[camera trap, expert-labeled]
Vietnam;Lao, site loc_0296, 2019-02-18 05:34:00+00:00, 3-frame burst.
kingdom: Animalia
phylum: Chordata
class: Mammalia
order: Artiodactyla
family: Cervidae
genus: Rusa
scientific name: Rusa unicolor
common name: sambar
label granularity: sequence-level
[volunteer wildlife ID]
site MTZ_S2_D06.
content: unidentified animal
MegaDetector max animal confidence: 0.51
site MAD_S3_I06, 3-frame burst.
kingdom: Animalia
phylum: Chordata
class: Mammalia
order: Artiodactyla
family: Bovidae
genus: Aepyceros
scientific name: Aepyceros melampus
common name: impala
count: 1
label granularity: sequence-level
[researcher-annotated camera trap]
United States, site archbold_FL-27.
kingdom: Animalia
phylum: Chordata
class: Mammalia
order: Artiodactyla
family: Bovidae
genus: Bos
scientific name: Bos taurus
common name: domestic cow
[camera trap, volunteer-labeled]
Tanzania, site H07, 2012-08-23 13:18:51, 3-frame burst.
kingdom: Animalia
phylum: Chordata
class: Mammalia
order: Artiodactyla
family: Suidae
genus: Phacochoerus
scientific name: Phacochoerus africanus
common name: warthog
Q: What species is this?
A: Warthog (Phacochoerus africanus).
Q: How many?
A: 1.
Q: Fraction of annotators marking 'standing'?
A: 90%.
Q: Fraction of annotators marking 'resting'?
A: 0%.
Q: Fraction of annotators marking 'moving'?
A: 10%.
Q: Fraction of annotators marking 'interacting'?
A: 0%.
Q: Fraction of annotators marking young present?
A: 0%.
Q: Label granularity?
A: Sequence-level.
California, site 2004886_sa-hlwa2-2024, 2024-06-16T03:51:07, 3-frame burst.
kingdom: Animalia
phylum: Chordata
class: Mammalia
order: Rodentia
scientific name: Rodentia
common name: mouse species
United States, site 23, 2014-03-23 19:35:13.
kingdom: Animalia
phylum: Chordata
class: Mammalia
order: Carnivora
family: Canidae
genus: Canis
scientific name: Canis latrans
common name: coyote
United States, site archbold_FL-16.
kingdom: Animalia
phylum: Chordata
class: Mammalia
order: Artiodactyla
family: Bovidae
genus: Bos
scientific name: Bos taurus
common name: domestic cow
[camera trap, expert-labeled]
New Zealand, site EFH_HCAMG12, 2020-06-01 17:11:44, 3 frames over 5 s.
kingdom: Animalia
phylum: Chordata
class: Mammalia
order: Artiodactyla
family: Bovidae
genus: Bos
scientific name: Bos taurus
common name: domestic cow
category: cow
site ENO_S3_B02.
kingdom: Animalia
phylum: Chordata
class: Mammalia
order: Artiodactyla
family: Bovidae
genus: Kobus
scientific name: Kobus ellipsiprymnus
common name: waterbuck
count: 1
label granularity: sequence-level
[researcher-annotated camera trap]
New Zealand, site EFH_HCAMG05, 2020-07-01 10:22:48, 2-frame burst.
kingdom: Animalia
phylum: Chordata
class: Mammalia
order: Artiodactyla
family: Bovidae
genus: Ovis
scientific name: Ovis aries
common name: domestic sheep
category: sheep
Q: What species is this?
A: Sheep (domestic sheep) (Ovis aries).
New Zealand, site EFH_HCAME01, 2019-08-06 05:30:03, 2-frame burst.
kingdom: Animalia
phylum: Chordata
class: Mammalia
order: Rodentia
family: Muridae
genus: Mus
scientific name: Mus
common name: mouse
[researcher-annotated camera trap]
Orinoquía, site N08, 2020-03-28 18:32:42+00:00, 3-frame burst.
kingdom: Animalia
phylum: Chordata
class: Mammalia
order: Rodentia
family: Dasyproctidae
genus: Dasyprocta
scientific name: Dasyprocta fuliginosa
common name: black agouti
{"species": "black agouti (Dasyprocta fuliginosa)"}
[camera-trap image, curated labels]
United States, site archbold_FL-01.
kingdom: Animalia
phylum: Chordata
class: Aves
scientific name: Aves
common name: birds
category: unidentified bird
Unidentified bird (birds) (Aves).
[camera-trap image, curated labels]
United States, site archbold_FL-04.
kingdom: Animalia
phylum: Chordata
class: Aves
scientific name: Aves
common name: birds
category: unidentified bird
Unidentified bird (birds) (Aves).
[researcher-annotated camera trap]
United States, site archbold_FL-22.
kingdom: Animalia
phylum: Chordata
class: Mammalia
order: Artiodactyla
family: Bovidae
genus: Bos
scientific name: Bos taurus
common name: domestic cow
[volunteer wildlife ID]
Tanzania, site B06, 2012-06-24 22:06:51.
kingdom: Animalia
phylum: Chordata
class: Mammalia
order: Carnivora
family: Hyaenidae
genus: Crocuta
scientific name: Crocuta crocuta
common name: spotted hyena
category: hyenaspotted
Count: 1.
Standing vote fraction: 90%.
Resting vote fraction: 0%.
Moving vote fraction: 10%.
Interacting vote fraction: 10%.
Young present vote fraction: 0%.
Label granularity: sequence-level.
________________________
> **ASSIGNED TASK**: The response should be an exact copy of every line above.

> **RESULT OF THE EXERCISE**:
[camera trap, expert-labeled]
Vietnam;Lao, site loc_0296, 2019-02-18 05:34:00+00:00, 3-frame burst.
kingdom: Animalia
phylum: Chordata
class: Mammalia
order: Artiodactyla
family: Cervidae
genus: Rusa
scientific name: Rusa unicolor
common name: sambar
label granularity: sequence-level
[volunteer wildlife ID]
site MTZ_S2_D06.
content: unidentified animal
MegaDetector max animal confidence: 0.51
site MAD_S3_I06, 3-frame burst.
kingdom: Animalia
phylum: Chordata
class: Mammalia
order: Artiodactyla
family: Bovidae
genus: Aepyceros
scientific name: Aepyceros melampus
common name: impala
count: 1
label granularity: sequence-level
[researcher-annotated camera trap]
United States, site archbold_FL-27.
kingdom: Animalia
phylum: Chordata
class: Mammalia
order: Artiodactyla
family: Bovidae
genus: Bos
scientific name: Bos taurus
common name: domestic cow
[camera trap, volunteer-labeled]
Tanzania, site H07, 2012-08-23 13:18:51, 3-frame burst.
kingdom: Animalia
phylum: Chordata
class: Mammalia
order: Artiodactyla
family: Suidae
genus: Phacochoerus
scientific name: Phacochoerus africanus
common name: warthog
Q: What species is this?
A: Warthog (Phacochoerus africanus).
Q: How many?
A: 1.
Q: Fraction of annotators marking 'standing'?
A: 90%.
Q: Fraction of annotators marking 'resting'?
A: 0%.
Q: Fraction of annotators marking 'moving'?
A: 10%.
Q: Fraction of annotators marking 'interacting'?
A: 0%.
Q: Fraction of annotators marking young present?
A: 0%.
Q: Label granularity?
A: Sequence-level.
California, site 2004886_sa-hlwa2-2024, 2024-06-16T03:51:07, 3-frame burst.
kingdom: Animalia
phylum: Chordata
class: Mammalia
order: Rodentia
scientific name: Rodentia
common name: mouse species
United States, site 23, 2014-03-23 19:35:13.
kingdom: Animalia
phylum: Chordata
class: Mammalia
order: Carnivora
family: Canidae
genus: Canis
scientific name: Canis latrans
common name: coyote
United States, site archbold_FL-16.
kingdom: Animalia
phylum: Chordata
class: Mammalia
order: Artiodactyla
family: Bovidae
genus: Bos
scientific name: Bos taurus
common name: domestic cow
[camera trap, expert-labeled]
New Zealand, site EFH_HCAMG12, 2020-06-01 17:11:44, 3 frames over 5 s.
kingdom: Animalia
phylum: Chordata
class: Mammalia
order: Artiodactyla
family: Bovidae
genus: Bos
scientific name: Bos taurus
common name: domestic cow
category: cow
site ENO_S3_B02.
kingdom: Animalia
phylum: Chordata
class: Mammalia
order: Artiodactyla
family: Bovidae
genus: Kobus
scientific name: Kobus ellipsiprymnus
common name: waterbuck
count: 1
label granularity: sequence-level
[researcher-annotated camera trap]
New Zealand, site EFH_HCAMG05, 2020-07-01 10:22:48, 2-frame burst.
kingdom: Animalia
phylum: Chordata
class: Mammalia
order: Artiodactyla
family: Bovidae
genus: Ovis
scientific name: Ovis aries
common name: domestic sheep
category: sheep
Q: What species is this?
A: Sheep (domestic sheep) (Ovis aries).
New Zealand, site EFH_HCAME01, 2019-08-06 05:30:03, 2-frame burst.
kingdom: Animalia
phylum: Chordata
class: Mammalia
order: Rodentia
family: Muridae
genus: Mus
scientific name: Mus
common name: mouse
[researcher-annotated camera trap]
Orinoquía, site N08, 2020-03-28 18:32:42+00:00, 3-frame burst.
kingdom: Animalia
phylum: Chordata
class: Mammalia
order: Rodentia
family: Dasyproctidae
genus: Dasyprocta
scientific name: Dasyprocta fuliginosa
common name: black agouti
{"species": "black agouti (Dasyprocta fuliginosa)"}
[camera-trap image, curated labels]
United States, site archbold_FL-01.
kingdom: Animalia
phylum: Chordata
class: Aves
scientific name: Aves
common name: birds
category: unidentified bird
Unidentified bird (birds) (Aves).
[camera-trap image, curated labels]
United States, site archbold_FL-04.
kingdom: Animalia
phylum: Chordata
class: Aves
scientific name: Aves
common name: birds
category: unidentified bird
Unidentified bird (birds) (Aves).
[researcher-annotated camera trap]
United States, site archbold_FL-22.
kingdom: Animalia
phylum: Chordata
class: Mammalia
order: Artiodactyla
family: Bovidae
genus: Bos
scientific name: Bos taurus
common name: domestic cow
[volunteer wildlife ID]
Tanzania, site B06, 2012-06-24 22:06:51.
kingdom: Animalia
phylum: Chordata
class: Mammalia
order: Carnivora
family: Hyaenidae
genus: Crocuta
scientific name: Crocuta crocuta
common name: spotted hyena
category: hyenaspotted
Count: 1.
Standing vote fraction: 90%.
Resting vote fraction: 0%.
Moving vote fraction: 10%.
Interacting vote fraction: 10%.
Young present vote fraction: 0%.
Label granularity: sequence-level.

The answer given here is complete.